(DATA SHOWN)
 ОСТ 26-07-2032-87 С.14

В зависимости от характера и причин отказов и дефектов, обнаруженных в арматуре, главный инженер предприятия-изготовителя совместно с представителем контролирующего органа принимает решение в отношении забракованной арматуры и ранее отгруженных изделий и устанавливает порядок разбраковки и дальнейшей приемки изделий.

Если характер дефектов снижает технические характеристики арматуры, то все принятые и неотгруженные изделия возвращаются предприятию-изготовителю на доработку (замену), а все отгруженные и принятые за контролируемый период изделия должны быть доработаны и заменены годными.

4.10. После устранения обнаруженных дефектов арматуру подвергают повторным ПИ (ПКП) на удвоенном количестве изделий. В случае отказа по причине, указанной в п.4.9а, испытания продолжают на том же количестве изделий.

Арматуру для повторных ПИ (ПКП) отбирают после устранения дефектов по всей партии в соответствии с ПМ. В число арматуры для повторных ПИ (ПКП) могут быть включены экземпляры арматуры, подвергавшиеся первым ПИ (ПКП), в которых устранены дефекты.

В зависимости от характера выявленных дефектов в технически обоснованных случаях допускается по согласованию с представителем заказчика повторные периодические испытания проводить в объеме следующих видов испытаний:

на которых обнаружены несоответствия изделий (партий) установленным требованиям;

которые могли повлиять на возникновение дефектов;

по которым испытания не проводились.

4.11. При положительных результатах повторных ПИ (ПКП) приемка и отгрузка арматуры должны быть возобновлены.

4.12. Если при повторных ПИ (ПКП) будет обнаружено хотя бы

(ASSIGNMENT) Copy every line in the data above that has the string "повторных" in it.

(OUTPUT FOR THIS TASK)
Арматуру для повторных ПИ (ПКП) отбирают после устранения дефектов по всей партии в соответствии с ПМ. В число арматуры для повторных ПИ (ПКП) могут быть включены экземпляры арматуры, подвергавшиеся первым ПИ (ПКП), в которых устранены дефекты.
4.11. При положительных результатах повторных ПИ (ПКП) приемка и отгрузка арматуры должны быть возобновлены.
4.12. Если при повторных ПИ (ПКП) будет обнаружено хотя бы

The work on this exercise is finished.